--- Document passage ---
☆ ☆ ☆ ☆ ☆ ☆ ☆

Oh yeah... I'm bringing sexy back.
As if things couldn't get any worse, the next few weeks will be spent outdoors, and several times driving the US Cold Storage work truck. The US Cold work truck is one of three trucks my company uses to transport small materials around, pick up tools and materials from the nearby hardware store and is general purpose for deliveries for things like paperwork, dry ice, hookers, etc. There are three work trucks, all from different era's of the evolution of the truck. There is a nice shiny, silver Nissan Frontier, brought in last year sometime, a bright blue 90's model Ford F-150 that's in good condition, and then the one I get to drive. It looks a little like this:

My house is finally my house. That's good news. There is a ton of work that needs to be done. Painting and cleaning mostly. The house is in rather good condition aside from some spots that need to be scrubbed down and cleaned off and the poor state of the backyard. It'll take some time, but it will be a healthy break from sitting on my ass in a rental.
My brother helped me move all my stuff over, and I can't thank him enough for that, especially since my house was teeming with useless the entire weekend. We got ALL my large furniture packed and unpacked in one day and I'm still feeling the side effects. Immediately after unpacking my stuff, we then went off to Vince's for a high-velocity band practice. I'm still pretty achy.
Another note, last weekend we went up to Daniel's (My brother-in-law) birthday party where Laura announced her pregnancy. I'm gonna be an uncle. It's going to be an exciting year with everything going on. I'm sure Daniel and Laura will make great parents. I don't know too many people as responsible and caring as those two.

☆ ☆ ☆ ☆ ☆ ☆ ☆

--- Exercise details ---
According to the blog post, what color is the 90's model Ford F-150 work truck? Rely only on the blog post for this.

[Dataset entries]
☆ ☆ ☆ ☆ ☆ ☆ ☆

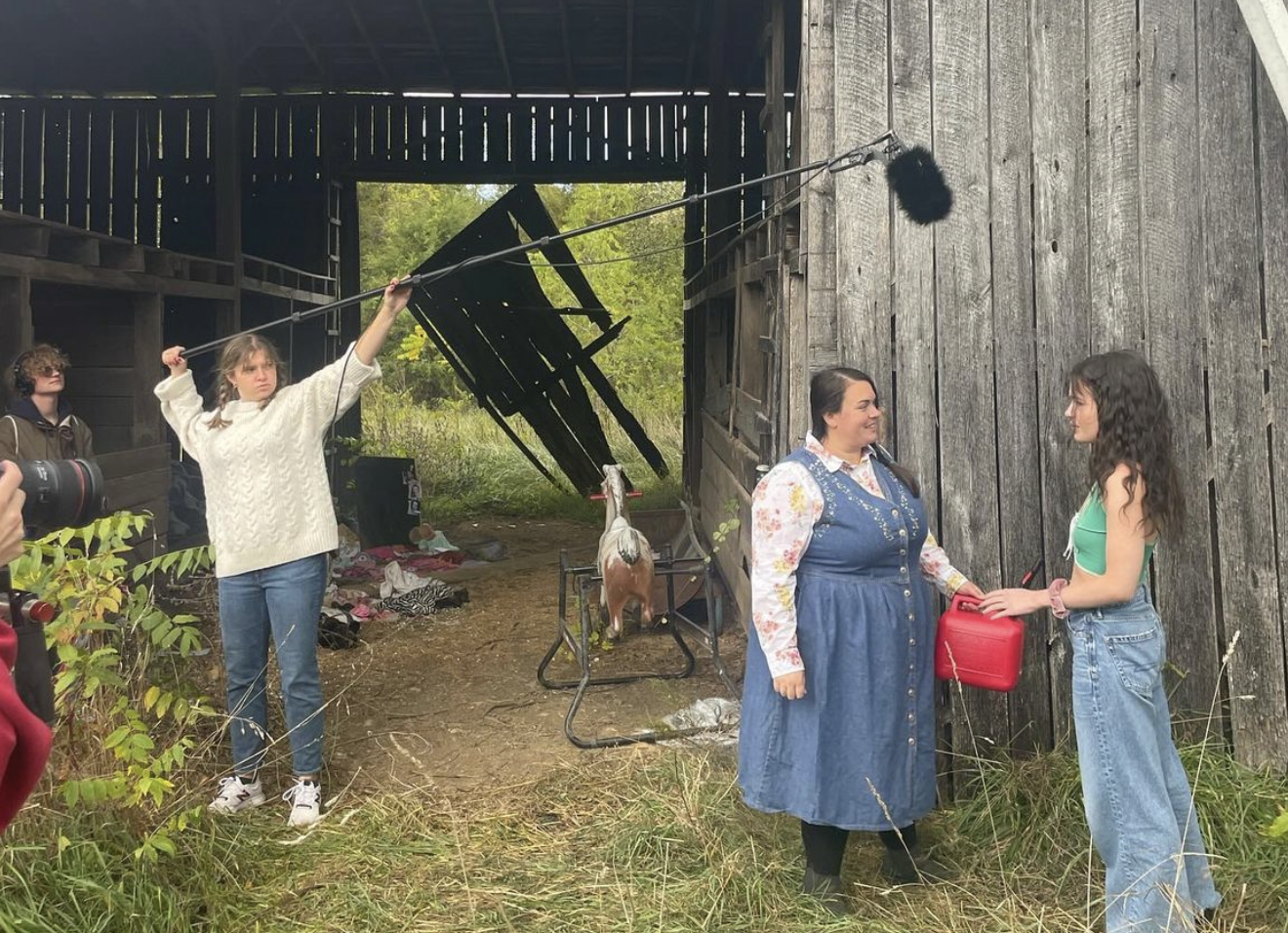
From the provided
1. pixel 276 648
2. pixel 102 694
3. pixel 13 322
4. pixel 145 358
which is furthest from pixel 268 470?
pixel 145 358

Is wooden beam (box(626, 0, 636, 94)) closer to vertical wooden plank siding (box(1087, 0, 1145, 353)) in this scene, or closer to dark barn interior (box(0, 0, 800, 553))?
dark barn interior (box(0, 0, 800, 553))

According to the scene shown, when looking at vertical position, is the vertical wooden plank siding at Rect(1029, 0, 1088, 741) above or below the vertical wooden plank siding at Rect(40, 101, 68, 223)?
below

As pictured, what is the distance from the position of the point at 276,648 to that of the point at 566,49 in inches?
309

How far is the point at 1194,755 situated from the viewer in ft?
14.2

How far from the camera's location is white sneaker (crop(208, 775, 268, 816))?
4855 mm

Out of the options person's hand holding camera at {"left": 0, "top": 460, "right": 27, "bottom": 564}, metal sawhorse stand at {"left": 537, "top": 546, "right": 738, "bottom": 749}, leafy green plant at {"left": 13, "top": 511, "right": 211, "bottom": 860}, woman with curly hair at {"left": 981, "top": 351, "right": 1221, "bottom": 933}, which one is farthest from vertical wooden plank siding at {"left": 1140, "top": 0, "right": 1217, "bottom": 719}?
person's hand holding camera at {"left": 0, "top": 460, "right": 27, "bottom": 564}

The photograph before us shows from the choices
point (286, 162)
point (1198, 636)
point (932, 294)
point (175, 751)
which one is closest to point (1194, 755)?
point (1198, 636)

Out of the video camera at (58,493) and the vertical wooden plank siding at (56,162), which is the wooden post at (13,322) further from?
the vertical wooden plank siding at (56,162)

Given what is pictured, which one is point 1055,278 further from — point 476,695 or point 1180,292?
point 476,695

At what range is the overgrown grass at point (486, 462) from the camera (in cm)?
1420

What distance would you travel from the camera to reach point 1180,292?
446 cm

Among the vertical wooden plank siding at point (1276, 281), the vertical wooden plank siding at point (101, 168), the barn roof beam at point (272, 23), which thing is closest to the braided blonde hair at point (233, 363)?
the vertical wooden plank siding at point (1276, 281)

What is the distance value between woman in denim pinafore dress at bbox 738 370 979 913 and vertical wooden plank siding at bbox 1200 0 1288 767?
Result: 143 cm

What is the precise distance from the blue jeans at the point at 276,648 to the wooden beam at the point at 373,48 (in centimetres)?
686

☆ ☆ ☆ ☆ ☆ ☆ ☆

--- Reply ---
Bright blue.